At the hearing, the agency requested data to further assess the risks and benefits of listed products. Denver’s rocky mountain drugs and drug center toxicologist Edward Krenzelok said that during the period of 2006 to 2013, nearly 80000 times and regional poison control center call homeopathy, affects 98% of caller reported no or mild. Most of the calls – 92% – involve children under the age of six.
This relatively clean safety record is the talk point of several homeopathic proponents. Raby of Chicago, Illinois institute of general medical pediatrician Robert Dumont praised homeopathy “are very versatile in many medical problems,” assured the panel, and he was not worried about the adverse effects of other drugs, because he often suggested that under the concentration, “where there is no any interaction.”
But others believe that real public health risks arise when uninformed consumers decide to use homeopathic products instead of proven drugs.
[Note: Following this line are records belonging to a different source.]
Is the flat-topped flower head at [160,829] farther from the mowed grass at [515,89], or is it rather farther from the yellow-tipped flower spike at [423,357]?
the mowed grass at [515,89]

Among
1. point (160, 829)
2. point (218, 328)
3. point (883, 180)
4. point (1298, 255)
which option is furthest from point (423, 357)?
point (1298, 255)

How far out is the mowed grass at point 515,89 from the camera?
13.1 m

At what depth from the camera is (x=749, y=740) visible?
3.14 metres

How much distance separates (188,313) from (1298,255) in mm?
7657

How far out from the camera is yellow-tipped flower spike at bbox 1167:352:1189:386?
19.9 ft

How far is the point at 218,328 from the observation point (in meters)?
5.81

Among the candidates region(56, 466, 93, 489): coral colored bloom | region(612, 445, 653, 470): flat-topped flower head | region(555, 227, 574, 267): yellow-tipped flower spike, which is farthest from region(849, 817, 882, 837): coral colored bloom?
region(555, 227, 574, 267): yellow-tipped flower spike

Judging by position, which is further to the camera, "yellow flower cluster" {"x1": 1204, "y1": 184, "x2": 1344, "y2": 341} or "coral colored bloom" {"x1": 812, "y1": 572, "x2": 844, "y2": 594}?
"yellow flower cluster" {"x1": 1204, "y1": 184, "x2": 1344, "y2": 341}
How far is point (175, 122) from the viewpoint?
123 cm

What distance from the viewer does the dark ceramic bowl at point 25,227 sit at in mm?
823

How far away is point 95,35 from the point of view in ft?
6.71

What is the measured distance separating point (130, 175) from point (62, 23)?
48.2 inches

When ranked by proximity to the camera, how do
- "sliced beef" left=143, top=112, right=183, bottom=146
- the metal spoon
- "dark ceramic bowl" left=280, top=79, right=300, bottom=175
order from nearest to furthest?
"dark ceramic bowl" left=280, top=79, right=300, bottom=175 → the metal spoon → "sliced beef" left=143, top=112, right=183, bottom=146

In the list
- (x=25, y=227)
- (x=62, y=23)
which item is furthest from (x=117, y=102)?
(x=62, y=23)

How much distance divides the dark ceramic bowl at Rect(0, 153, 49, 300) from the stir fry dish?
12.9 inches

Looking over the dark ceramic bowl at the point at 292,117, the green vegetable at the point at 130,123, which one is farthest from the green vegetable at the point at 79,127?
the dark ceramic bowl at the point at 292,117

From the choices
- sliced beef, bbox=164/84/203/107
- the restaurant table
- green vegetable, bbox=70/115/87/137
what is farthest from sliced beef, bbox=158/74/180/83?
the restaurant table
Charlottesville, professor of medicine at the university of Virginia and familial Mediterranean fever foundation chairman Janine Jagger describes the over-the-counter homeopathy, will be the same active ingredient as a rare hereditary inflammatory disease of prescription drugs. She says patients who think the highly diluted substance is comparable to prescription drugs can suffer serious injuries. “I have to explain this to patients over and over… And there are cases where I will never have a chance to explain that, “she said. “I hope to get help from the FDA.”
What changes the FDA will consider, if any, is unclear. The FDA’s Schnedar is careful not to suggest that it plans to tighten its rules. “There is no preconceived choice on the table,” she said.
Several speakers proposed De Dora argue that the FDA should make homeopathic products and enjoy the same pre-market approval process as much as other drugs – for regulators and manufacturers is a costly proposition. Others, including Georgetown university in Washington, dc, Adriane Fugh – Berman, suggested that the FDA to clarify the product label at least – for example, the concentration of the ingredients listed, in mg, rather than diluted with instrument.
Fugh-berman suspects that the prevalence of homeopathies may eventually inspire the FDA to draft new regulations, after decades of largely unhanded policy. “There are a few people in history who ignore homeopathy because they think it will die,” she said. “it keeps coming back.